## start Page text

On Mon, Aug 2, 2021 at 5:19 PM Jon Steinhart <jon@fourwinds.com> wrote:
John Cowan writes:
> > fork() is a great model for a single-threaded text processing pipeline to
> > do automated typesetting.  (More generally, anything that is a
> > straightforward composition of filter/transform stages.)  Which is, y'know,
> > what Unix is *for*.
> >
>
> Indeed.  But it's also a very good model for "baking" web pages in the
> background so that you can serve them up with a plain dumb web server,
> maybe with a bit of JS to provide some auto-updating, especially if the
> source data is stored not in a database but in the file system.  The result
> is a page that displays (modulo network latency) as fast as you can hit the
> Enter key in the address bar.
>
> (The weak point is the lack of dependency management when the system is too
> big to rebake all the pages each time.  Perhaps make(1), which Alex Shinn
> described as "a beautiful little Prolog for the file system", is the Right
> Thing.)

## end Page text
## start Data for this exercise

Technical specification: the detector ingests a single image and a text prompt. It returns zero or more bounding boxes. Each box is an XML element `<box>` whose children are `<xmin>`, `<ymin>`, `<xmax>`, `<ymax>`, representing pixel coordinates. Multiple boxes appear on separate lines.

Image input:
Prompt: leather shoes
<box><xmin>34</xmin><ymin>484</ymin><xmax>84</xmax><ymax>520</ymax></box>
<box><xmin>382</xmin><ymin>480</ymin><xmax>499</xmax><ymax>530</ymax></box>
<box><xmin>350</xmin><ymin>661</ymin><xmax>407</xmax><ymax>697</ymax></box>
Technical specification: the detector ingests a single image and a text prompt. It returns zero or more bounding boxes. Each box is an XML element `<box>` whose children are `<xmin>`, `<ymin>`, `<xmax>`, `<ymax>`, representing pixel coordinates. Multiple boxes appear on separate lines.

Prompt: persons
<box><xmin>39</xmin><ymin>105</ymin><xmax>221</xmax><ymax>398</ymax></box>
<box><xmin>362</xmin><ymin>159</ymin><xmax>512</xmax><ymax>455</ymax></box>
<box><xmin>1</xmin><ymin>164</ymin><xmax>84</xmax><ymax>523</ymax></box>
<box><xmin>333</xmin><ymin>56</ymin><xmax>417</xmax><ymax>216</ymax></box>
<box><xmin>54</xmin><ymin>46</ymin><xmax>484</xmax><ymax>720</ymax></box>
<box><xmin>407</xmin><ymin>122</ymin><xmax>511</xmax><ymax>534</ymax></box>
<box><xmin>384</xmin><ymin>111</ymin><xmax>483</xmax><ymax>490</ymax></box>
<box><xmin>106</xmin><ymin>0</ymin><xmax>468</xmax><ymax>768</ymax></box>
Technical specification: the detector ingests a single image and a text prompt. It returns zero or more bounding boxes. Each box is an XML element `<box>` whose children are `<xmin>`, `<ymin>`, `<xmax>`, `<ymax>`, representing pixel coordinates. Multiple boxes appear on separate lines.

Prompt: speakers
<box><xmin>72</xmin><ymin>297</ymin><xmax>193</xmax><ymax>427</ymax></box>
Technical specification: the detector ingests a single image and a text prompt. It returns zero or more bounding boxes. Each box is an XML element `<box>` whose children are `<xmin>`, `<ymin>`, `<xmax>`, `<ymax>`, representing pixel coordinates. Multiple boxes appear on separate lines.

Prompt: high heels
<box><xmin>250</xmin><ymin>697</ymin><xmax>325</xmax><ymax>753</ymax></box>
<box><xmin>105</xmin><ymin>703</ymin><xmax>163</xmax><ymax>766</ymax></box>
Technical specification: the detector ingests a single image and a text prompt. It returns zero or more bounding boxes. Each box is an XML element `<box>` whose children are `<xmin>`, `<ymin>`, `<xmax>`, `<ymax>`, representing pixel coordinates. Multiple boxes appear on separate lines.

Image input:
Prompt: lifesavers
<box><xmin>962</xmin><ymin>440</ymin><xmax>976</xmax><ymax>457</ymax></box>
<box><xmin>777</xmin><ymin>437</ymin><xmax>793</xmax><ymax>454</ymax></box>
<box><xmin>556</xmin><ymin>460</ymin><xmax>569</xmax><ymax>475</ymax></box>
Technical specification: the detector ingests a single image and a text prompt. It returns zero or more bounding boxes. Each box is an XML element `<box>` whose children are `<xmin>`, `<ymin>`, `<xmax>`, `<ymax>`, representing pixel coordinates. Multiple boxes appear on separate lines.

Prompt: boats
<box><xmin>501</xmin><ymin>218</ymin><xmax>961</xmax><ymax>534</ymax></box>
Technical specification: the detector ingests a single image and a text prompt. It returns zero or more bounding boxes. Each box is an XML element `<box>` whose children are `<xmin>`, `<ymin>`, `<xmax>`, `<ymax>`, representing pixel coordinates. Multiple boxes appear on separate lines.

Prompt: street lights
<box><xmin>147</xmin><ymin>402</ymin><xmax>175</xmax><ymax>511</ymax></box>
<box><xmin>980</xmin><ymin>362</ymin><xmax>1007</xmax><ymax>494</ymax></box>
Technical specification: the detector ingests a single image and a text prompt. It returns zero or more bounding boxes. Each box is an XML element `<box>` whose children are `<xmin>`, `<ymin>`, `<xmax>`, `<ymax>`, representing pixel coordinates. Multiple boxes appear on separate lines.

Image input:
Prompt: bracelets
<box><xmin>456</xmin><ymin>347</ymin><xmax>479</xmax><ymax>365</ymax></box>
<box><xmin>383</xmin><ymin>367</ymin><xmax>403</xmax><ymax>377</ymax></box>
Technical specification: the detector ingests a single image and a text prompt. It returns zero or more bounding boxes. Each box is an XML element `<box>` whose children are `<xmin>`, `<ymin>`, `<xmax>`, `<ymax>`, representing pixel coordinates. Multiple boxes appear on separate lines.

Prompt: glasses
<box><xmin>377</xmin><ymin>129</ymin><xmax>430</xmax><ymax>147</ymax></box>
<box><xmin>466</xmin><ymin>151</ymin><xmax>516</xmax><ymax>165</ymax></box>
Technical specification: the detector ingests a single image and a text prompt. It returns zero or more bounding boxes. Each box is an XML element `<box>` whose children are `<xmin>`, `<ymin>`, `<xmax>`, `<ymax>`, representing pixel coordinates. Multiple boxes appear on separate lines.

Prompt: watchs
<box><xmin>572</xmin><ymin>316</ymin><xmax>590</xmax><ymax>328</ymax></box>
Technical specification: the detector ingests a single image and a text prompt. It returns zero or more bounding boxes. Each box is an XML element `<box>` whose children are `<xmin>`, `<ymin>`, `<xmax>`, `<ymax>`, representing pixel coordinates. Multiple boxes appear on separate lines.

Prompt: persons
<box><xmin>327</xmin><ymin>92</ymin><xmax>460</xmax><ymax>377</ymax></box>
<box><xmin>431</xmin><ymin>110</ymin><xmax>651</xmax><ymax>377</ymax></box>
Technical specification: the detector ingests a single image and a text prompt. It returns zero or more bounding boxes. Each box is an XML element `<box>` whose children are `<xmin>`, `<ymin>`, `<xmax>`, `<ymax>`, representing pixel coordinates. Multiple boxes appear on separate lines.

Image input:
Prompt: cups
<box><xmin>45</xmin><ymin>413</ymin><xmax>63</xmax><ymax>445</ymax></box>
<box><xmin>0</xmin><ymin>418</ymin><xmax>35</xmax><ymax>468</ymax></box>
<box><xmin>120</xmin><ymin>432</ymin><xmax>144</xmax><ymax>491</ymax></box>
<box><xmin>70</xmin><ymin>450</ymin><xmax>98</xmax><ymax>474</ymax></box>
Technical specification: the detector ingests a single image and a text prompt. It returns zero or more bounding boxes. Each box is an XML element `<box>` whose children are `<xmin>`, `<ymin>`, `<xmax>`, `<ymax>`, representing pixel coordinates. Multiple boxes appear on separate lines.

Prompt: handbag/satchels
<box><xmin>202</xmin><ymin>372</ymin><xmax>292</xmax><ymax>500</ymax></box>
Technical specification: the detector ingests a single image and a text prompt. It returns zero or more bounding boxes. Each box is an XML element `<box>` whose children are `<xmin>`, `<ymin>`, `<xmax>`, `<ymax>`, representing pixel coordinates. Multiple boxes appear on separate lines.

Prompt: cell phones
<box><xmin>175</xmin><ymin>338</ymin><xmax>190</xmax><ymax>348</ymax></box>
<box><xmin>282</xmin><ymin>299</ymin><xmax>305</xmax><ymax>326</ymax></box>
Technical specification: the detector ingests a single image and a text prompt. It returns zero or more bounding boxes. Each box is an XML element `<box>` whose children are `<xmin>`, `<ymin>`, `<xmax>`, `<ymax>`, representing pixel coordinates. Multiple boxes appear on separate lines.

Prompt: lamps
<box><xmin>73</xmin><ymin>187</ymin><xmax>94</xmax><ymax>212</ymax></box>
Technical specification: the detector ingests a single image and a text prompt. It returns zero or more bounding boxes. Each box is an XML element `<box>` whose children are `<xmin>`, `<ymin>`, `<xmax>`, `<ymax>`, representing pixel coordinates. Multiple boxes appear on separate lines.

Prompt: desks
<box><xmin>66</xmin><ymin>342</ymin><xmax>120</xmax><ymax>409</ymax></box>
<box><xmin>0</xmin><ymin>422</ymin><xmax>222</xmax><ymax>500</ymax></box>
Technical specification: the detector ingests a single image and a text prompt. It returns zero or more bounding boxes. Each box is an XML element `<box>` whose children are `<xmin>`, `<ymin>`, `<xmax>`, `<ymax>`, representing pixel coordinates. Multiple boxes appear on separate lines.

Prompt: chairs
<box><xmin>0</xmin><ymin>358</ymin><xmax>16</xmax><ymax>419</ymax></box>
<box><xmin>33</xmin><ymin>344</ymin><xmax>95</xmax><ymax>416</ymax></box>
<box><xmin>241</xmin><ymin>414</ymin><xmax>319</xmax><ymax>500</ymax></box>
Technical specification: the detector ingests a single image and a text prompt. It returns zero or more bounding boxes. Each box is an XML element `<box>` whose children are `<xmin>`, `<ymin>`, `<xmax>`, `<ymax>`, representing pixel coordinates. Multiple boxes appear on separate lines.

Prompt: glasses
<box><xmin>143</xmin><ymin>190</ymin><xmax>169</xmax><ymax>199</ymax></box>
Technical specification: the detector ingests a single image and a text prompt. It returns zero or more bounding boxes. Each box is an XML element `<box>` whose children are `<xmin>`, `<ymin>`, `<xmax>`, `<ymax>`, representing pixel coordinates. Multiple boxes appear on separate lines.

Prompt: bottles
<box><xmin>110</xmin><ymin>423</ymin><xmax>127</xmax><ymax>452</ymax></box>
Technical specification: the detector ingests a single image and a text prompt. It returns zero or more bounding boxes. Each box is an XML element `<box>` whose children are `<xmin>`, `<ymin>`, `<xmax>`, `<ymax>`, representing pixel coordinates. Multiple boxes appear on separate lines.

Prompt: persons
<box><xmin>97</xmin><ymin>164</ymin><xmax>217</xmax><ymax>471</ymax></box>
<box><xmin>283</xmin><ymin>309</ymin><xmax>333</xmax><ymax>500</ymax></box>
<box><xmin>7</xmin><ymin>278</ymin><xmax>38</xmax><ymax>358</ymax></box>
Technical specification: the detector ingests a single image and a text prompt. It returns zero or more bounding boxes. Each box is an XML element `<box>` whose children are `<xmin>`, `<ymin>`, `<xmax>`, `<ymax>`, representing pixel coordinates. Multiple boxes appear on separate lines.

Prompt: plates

## end Data for this exercise

• **What to do**
**A.** In the message about fork(), what did Alex Shinn call make(1)?
**B.** Write out the listing exactly, starting with its first line and stopping after the line that contains "Prompt: leather shoes".

• **Exercise results**
**A.** He called it "a beautiful little Prolog for the file system."

**B.**
Technical specification: the detector ingests a single image and a text prompt. It returns zero or more bounding boxes. Each box is an XML element `<box>` whose children are `<xmin>`, `<ymin>`, `<xmax>`, `<ymax>`, representing pixel coordinates. Multiple boxes appear on separate lines.

Image input:
Prompt: leather shoes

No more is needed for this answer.